The stories reinforce what I long have known: I express myself most fully through music. There’s a fairly interesting chronicle of my development as a person and artist in the recordings I’ve made since I started high school, and if I let anyone hear them, they’d find a very honest account of my joys, sorrows, silliness, anger, loves (and let’s be honest, infatuations) and faith in my 100+ song catalogue. I will not let anyone hear most of them, however, because though I am proud of their honesty, the majority of them are embarrassingly bad.
I have long believed that the music we sing in church needs to be just as honest in its reflection of the human experience as the music we listen to—and in my case, create—outside of church. Some settings in which I’ve worshiped lacked depth in their musical vocabulary, and they mostly sang happy songs of praise and thanksgiving. I once read about a woman dealing with incredible sorrow who couldn’t go to her church anymore because they didn’t sing anything that resonated with what she was experiencing. That seemed so crazy to me. The church is absolutely the place where someone hurting like that should be.

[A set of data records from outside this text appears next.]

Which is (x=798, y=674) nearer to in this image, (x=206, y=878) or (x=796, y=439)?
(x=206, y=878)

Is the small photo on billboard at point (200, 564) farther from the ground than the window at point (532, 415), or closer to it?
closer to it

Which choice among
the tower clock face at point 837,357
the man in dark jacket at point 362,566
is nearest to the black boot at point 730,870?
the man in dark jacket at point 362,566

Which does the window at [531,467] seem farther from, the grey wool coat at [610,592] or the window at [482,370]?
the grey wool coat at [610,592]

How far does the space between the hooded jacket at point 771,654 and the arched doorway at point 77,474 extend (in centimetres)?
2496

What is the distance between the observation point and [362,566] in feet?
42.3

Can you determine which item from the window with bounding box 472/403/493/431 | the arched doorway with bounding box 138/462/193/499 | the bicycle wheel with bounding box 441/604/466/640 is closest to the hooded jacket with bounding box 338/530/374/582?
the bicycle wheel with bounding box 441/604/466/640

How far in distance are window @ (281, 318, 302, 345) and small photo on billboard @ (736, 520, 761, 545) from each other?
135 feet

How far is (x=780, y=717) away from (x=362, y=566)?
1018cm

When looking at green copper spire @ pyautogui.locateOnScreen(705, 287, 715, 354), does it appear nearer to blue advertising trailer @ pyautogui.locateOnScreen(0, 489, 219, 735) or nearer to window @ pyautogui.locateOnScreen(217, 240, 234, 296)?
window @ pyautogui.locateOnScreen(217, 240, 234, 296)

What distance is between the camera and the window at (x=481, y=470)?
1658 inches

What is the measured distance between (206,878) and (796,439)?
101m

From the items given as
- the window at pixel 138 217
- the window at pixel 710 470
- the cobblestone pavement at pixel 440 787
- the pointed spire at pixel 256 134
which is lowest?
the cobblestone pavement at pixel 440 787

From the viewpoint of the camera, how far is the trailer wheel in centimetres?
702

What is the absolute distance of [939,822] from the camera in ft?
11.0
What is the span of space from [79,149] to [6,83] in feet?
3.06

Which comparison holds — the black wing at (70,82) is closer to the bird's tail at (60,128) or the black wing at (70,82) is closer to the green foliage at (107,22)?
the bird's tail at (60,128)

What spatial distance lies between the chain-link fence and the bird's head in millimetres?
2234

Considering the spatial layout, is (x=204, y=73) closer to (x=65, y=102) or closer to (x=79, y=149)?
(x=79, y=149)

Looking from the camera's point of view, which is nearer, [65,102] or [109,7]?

I belong to the Walking Roots Band. We were privileged to lead music at a retreat for Virginia Mennonite Conference pastors. The theme was trauma, and we were led carefully and courageously through the weekend by the resource speaker. My bandmate and friend, Seth Crissman, wrote a hymn of lament for the weekend using an Isaac Watts text and an original chorus. When he played it for us, I remember being blown away by the rawness of it all: “How long, O Lord, how long? / Will you forget me? Am I forsaken? / How long will you hide your face? / O Lord, I am shaken.”

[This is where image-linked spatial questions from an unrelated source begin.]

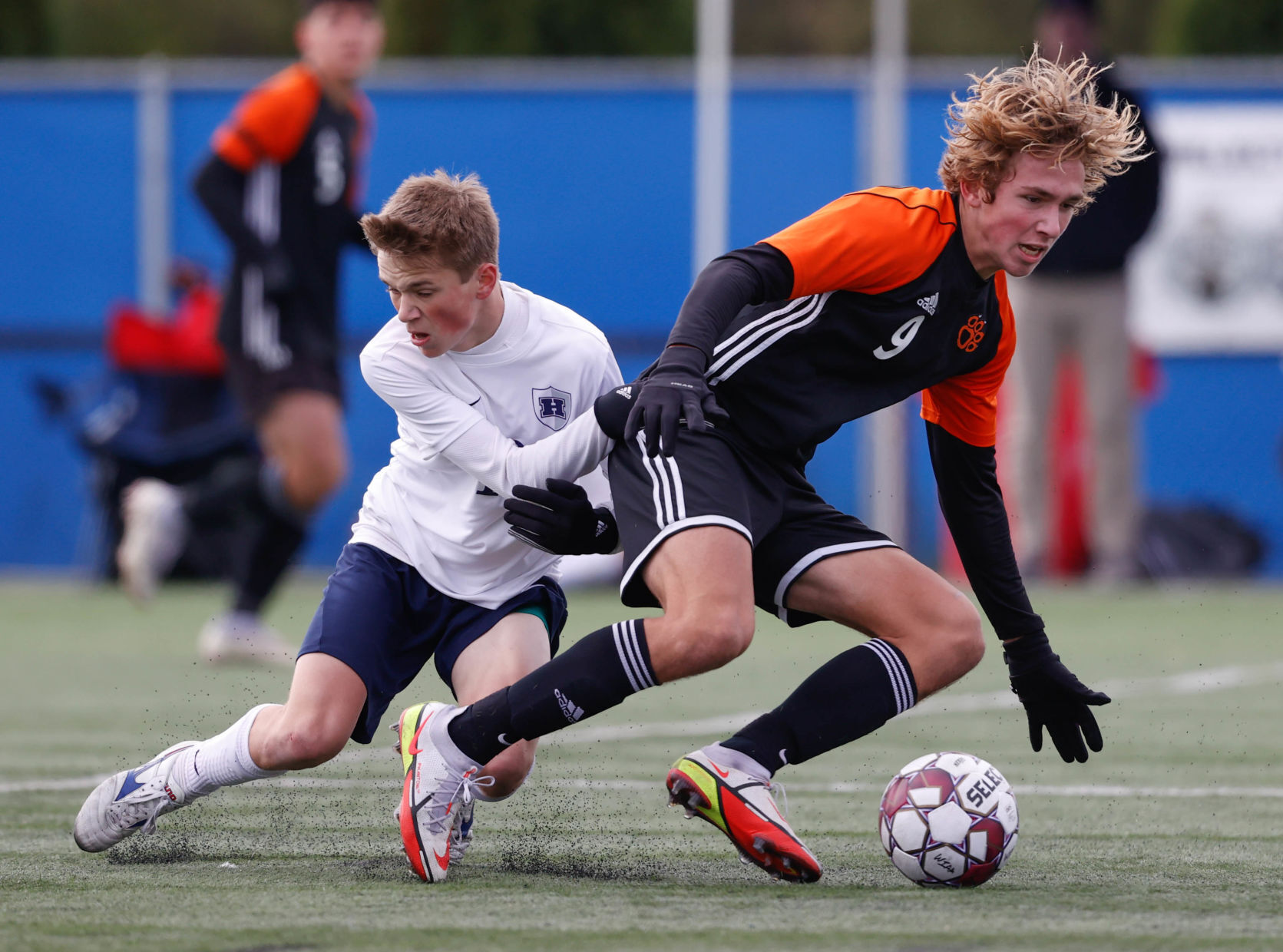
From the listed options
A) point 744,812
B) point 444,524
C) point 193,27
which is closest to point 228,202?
point 444,524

When we first performed the song, I thought about people who experienced great loss. I sang for them. I wanted to give voice to their pain and let them know that they didn’t need to be happy to be in church, that crying out and shouting at God is okay.
And then I experienced traumatic loss. I almost couldn’t sing anymore. I couldn’t even cry out or shout.
My brothers and sisters in the band kept singing for me. They sang this song that expressed the anger, hurt, and despair that I felt. The power of music—and the power of Jesus’ love—is that my friends were not afraid to sit with me in the darkness. They sang the songs I couldn’t sing, and when I couldn’t cry out, they had the words to do it for me.
I love the reclaimed hymns we write and arrange in our band because they put us in touch with our ancestors of faith. Isaac Watts wrote the text of the verses for Seth’s “Lament” in 1719, almost 300 years ago. But in Seth’s setting of this text, I identify intimately with Watts’s words:
“See how I pass my weary days in sighs and groans; and when ’tis night / my bed is watered with my tears; my grief consumes, and dims my sight.”
A singing diet of this sort of song alone wouldn’t work for me; I need silly songs, songs to dance to, songs of love and hope, and songs of praise and thanksgiving. But mostly what I need in the music I sing and listen to—both in and out of church—is honest expression of what it is to be alive in the world today, and if the music holds even the most fleeting glimpse of what it is to be living God’s kingdom . . . well, then I sing, “Amen.”